During our intra-laboratory study, the best performances were obtained with the PCR protocols developed by Yokomi et al. (2008) targeting the putative adhesin multigene P58. The targeted region of the S. citri genome allowed the specific detection of all the tested strains. The PCR protocols targeting the SpV1 ORF3 integrated virus (Wang et al. 2015) and the spiralin gene of S. citri (Yokomi and Sisterson 2011) produced false negative results in two DNA extracts. However, the high Ct values obtained from those samples with the real-time PCR of Yokomi et al. (2008) indicated that the target concentration was low. The failure of detection of those samples can be due to a problem of analytical sensitivity more than a problem of diagnostic sensitivity. This hypothesis is supported by the fact that some other isolates from the same area (California, USA) were detected by those PCR protocols. The best diagnostic specificity was obtained with the PCR protocol targeting the spiralin gene (Yokomi and Sisterson 2011) with 100% diagnostic specificity. The protocols targeting the putative adhesin multigene P58 (Yokomi et al. 2008) cross reacted with Spiroplasma phoeniceum. This was in accordance with the results obtained by Yokomi et al. (2008). S. phoeniceum is a spiroplasma isolated from symptomatic periwinkles in Syria between 1983 and 1984 but which since has never been described in a sanitary or epidemic context. As S. phoeniceum has never been found in citrus and is potentially a plant infectious microorganism, it’s co-detection in post-entry quarantine is not considered a real problem. Likewise, S. phoeniceum and S. kunkelli were detected by the real-time PCR targeting the SpV1-ORF3 of S. citri (Wang et al. 2015). Wang et al. (2015) did not include those spiroplasmas in their study. Both PCRs targeting the putative adhesin multigene P58 (Yokomi et al. 2008) were 10 to 100 times more sensitive than the other PCR protocols.

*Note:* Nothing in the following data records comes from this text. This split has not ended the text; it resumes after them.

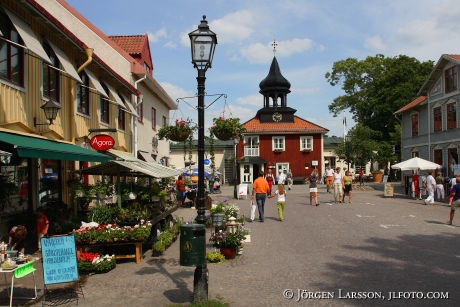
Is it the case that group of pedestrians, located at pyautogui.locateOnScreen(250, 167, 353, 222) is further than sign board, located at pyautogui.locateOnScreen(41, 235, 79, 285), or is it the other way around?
group of pedestrians, located at pyautogui.locateOnScreen(250, 167, 353, 222)

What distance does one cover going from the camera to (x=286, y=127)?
5256 centimetres

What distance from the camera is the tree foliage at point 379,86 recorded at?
4662 centimetres

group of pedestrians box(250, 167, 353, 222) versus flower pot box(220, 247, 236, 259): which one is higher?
group of pedestrians box(250, 167, 353, 222)

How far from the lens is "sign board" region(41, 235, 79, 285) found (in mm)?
6758

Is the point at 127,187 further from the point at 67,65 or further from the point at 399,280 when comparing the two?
the point at 399,280

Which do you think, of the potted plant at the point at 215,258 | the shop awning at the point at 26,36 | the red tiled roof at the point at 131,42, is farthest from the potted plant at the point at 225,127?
the red tiled roof at the point at 131,42

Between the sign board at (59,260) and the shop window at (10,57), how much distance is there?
4.42 m

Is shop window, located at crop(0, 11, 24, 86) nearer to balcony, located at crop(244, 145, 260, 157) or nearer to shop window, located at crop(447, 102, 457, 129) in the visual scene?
shop window, located at crop(447, 102, 457, 129)

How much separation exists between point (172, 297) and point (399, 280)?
371cm

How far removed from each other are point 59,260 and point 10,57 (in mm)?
5337

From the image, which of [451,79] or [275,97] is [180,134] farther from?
[275,97]

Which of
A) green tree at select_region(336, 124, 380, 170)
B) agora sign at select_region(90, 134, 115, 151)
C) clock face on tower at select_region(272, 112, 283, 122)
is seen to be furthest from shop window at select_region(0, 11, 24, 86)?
clock face on tower at select_region(272, 112, 283, 122)

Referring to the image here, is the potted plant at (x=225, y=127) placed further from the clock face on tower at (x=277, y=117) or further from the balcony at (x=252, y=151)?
the clock face on tower at (x=277, y=117)

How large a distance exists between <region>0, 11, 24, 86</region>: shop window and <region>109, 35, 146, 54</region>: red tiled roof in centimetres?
1510
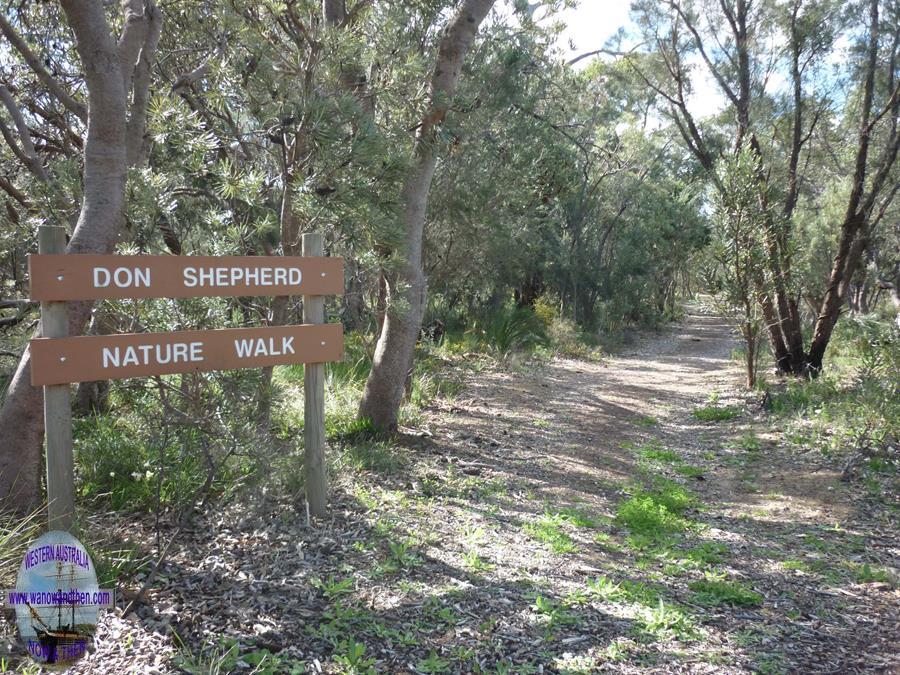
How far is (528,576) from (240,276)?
2.56 meters

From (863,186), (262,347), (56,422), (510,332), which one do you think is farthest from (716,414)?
(56,422)

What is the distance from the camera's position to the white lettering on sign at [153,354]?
11.7ft

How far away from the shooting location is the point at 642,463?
7418 mm

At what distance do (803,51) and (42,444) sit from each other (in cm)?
1190

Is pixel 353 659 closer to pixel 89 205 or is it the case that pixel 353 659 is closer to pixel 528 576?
pixel 528 576

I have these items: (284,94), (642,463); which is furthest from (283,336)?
(642,463)

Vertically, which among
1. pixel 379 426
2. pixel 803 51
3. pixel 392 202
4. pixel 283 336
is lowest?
pixel 379 426

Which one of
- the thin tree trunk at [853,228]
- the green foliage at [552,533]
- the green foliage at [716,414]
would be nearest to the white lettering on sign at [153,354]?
the green foliage at [552,533]

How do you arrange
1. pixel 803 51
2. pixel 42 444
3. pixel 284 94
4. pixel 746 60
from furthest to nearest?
1. pixel 746 60
2. pixel 803 51
3. pixel 284 94
4. pixel 42 444

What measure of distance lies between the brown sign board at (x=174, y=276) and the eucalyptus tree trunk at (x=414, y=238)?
192 centimetres

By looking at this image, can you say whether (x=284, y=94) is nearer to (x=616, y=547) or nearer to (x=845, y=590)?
(x=616, y=547)

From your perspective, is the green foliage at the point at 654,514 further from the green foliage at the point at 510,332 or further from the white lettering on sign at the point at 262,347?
the green foliage at the point at 510,332

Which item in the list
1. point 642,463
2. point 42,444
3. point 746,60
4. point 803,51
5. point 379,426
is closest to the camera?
point 42,444

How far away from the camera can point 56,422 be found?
3463mm
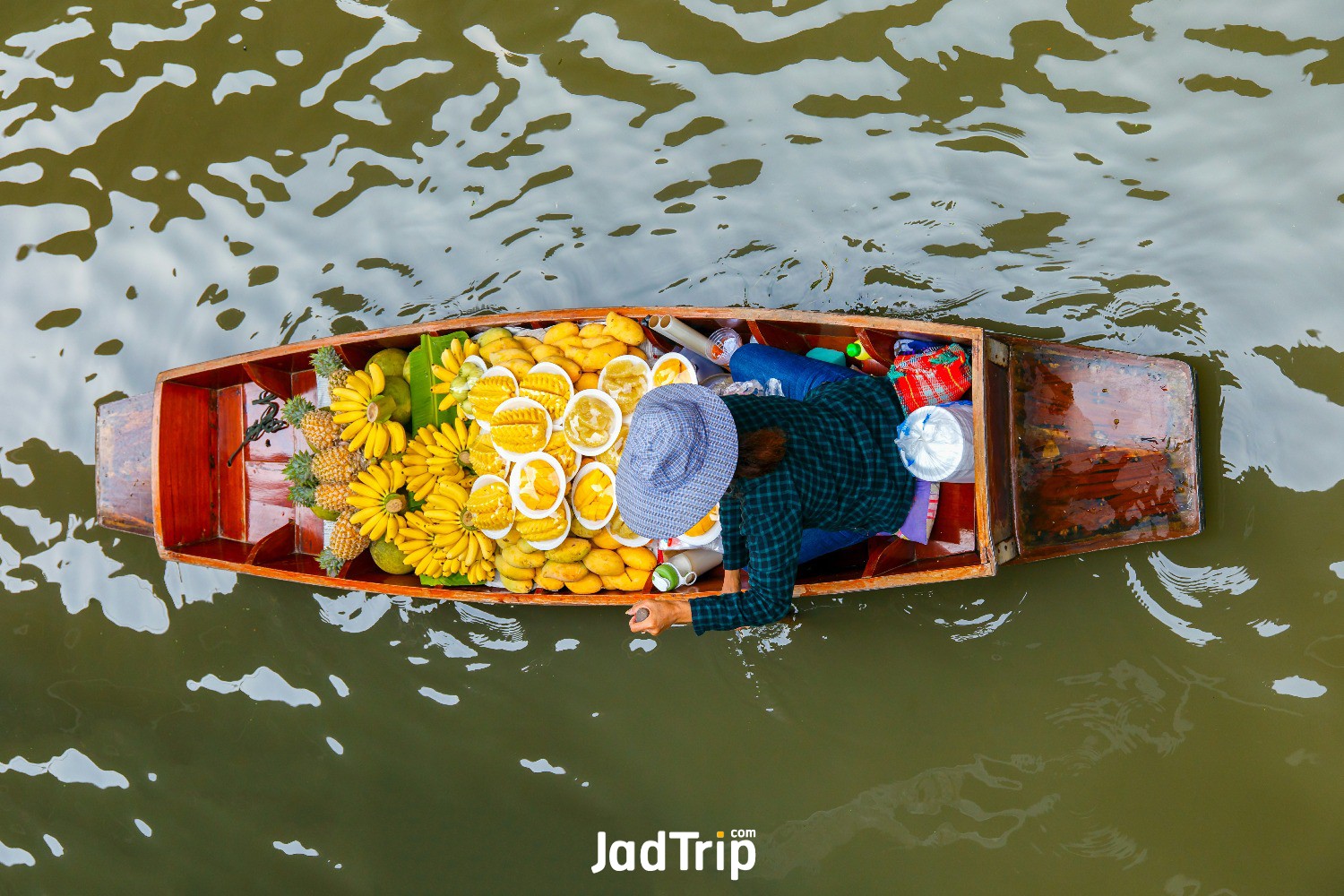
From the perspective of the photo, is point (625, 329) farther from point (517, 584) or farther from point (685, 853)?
point (685, 853)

The second part of the study was designed as a TPS which provides additional value to the validation process as it provides more information on repeatability and reproducibility (EPPO 2014b). As the real-time PCR targeting the SpV1-ORF3 of S. citri (Wang et al. 2015) gave the worst diagnostic specificity in the first part of the study, this method was not rated in the TPS. The methods developed by Yokomi et al. (2008), which provided the best performance, were assessed and compared to the PCR protocol targeting the spiralin gene (Yokomi and Sisterson 2011). This allowed evaluation of a different method targeting another part of the S. citri genome. The results of the TPS confirmed the results previously obtained in the intra-laboratory study and showed that the PCR protocols targeting the putative adhesin multigene P58 (Yokomi et al. 2008) were the most efficient methods to detect S. citri. However, it also highlighted a risk of micro-contaminations of 2% with the real-time PCR of Yokomi et al. (2008). As for all highly sensitive methods, measures should be taken to avoid this type of contamination. The legitimacy to use these methods for the detection of S. citri in post-entry quarantine is reinforced by the high reproducibility (98–100%) obtained during the TPS for the evaluated methods using different reagents and real-time PCR machines.

As real-time PCR is faster and more sensitive than conventional PCR, the real-time PCR targeting the putative adhesin multigene P58 (Yokomi et al. 2008) can be efficiently used in post-entry quarantine. In case of a positive detection and in critical cases, the other evaluated protocols can be used to confirm the results obtained by real-time PCR. For testing laboratories following the standard ISO 17025 (International Organization for Standardization 2017), the methods used should be characterized (point 7.02.2 of the standard). That is why, in a context of quality assurance management system, the study reported in this paper provides essential validation data for the detection of S. citri.